Stormous Ransomware Gang Targets Belgian Beer Firm Duvel

The Stormous ransomware gang has taken credit for an attack on Belgian beer firm Duvel. Production at four breweries owned by Duvel ground to a halt after the cyber-attack. Initially, five of its production facilities were shut down - one has since come back online. Duvel said it was currently unable to give further details "as the investigation into the cause of the cyber-attack is ongoing."

Duvel is an independent family of authentic craft breweries and a leader in specialty beers. It encompasses 11 breweries: four in Belgium, three in the United States, one in the Czech Republic, one in Italy, one in the Netherlands, and one in the United Kingdom.

Stormous' Background and Operations

Stormous does not maintain a RaaS (Ransomware-as-a-Service) platform. Stormous emerged in mid-2021 or early 2022 and made headlines, claiming to have exfiltrated 200GB of data from victim Epic Games as well as the Ministry of Foreign Affairs of Ukraine. They also were purported to have offered Coca-Cola data for sale.

Stormous is assessed to have targeted companies whose data was leaked by other threat actors, and some have asserted they are a scam operation. Stormous attack volume has been diminishing, and it is assessed that they may not be responsible for some of the attacks they claim.
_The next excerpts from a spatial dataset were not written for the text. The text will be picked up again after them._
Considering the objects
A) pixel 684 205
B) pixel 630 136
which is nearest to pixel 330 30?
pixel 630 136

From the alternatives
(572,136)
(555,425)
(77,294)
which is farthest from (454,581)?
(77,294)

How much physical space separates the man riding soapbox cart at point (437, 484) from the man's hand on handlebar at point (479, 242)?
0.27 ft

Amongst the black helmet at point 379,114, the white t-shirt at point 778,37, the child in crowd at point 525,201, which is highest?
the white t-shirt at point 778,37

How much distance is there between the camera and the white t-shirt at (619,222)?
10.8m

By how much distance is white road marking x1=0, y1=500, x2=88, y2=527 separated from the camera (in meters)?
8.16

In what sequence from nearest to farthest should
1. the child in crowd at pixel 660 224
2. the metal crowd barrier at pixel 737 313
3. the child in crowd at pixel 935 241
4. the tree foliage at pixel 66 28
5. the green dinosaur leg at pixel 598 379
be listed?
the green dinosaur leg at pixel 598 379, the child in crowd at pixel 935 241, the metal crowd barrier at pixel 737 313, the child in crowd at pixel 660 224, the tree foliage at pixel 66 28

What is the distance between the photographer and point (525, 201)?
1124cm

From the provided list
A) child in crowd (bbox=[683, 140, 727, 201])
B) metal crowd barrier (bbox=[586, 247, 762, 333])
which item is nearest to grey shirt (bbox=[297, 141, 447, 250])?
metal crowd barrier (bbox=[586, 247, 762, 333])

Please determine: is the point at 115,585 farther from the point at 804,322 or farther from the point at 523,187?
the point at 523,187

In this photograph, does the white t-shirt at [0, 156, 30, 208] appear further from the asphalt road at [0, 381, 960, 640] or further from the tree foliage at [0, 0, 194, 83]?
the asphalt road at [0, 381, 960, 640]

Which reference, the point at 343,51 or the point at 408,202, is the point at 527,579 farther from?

Stormous does not maintain a RaaS platform and focuses on straight data extortion.

Political Motivations and Targets

Stormous claims to target Western companies and espouses a lot of rhetoric about the Russian and Ukrainian conflict, but it is not clear if they are hacktivist-oriented or using this to sew confusion. It is still unclear exactly how Stormous operates. They claim politically motivated targeting may be more opportunistic or could be trying to make money from the threat actors' work by leveraging the chaos and confusion around the high volume of ransomware attacks today.